**Supplied information**.
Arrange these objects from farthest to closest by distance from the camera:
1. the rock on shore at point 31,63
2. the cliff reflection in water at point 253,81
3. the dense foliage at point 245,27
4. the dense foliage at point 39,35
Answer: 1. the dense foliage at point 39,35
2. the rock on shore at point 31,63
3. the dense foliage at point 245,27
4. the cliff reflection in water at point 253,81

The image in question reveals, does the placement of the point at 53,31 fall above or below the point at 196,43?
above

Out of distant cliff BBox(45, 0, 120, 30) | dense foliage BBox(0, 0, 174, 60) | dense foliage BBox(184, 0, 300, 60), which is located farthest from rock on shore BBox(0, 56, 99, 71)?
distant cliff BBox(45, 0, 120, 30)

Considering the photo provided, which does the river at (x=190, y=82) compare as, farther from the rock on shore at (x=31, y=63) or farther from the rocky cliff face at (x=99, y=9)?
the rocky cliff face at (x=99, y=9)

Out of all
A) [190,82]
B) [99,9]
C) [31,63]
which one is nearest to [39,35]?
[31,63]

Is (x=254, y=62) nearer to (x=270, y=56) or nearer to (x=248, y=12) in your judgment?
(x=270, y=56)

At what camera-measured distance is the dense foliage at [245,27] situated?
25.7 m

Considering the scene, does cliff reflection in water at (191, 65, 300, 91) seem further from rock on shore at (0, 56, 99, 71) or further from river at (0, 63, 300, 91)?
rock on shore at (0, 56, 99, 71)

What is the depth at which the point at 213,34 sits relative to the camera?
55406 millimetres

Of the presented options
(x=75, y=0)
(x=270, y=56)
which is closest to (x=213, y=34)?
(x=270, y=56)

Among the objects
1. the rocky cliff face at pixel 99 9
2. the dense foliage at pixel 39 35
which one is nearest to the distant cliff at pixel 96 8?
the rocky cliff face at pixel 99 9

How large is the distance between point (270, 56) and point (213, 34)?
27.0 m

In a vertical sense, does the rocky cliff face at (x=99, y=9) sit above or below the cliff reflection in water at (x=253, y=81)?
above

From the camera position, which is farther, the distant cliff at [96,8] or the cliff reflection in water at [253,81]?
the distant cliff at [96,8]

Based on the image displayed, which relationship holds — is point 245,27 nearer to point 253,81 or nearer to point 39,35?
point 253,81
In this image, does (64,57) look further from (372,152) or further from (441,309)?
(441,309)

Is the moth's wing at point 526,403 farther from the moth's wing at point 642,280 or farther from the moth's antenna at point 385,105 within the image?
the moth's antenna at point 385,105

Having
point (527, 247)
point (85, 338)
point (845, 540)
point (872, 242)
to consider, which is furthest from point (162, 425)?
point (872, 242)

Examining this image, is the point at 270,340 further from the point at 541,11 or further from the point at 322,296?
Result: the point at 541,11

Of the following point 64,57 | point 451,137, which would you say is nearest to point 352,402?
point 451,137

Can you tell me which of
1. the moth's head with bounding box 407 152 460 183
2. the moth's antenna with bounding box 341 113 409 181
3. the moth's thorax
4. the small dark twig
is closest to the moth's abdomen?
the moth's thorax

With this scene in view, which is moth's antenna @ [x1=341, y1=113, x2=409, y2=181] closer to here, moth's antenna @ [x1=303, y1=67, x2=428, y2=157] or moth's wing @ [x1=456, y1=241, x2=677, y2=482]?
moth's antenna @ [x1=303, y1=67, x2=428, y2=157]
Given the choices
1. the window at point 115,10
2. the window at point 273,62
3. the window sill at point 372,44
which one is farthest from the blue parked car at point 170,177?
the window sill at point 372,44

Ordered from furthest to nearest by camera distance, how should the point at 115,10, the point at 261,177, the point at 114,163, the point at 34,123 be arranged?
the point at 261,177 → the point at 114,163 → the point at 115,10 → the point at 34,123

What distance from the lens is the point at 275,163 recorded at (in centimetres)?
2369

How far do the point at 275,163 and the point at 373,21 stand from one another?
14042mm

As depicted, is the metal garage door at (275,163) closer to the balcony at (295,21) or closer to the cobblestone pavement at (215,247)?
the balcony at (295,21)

**What to produce**. Which lines in the rows above contain the word "objects"? Return each of those lines in full.

**Full solution**.
Arrange these objects from farthest to closest by distance from the camera:
Among the objects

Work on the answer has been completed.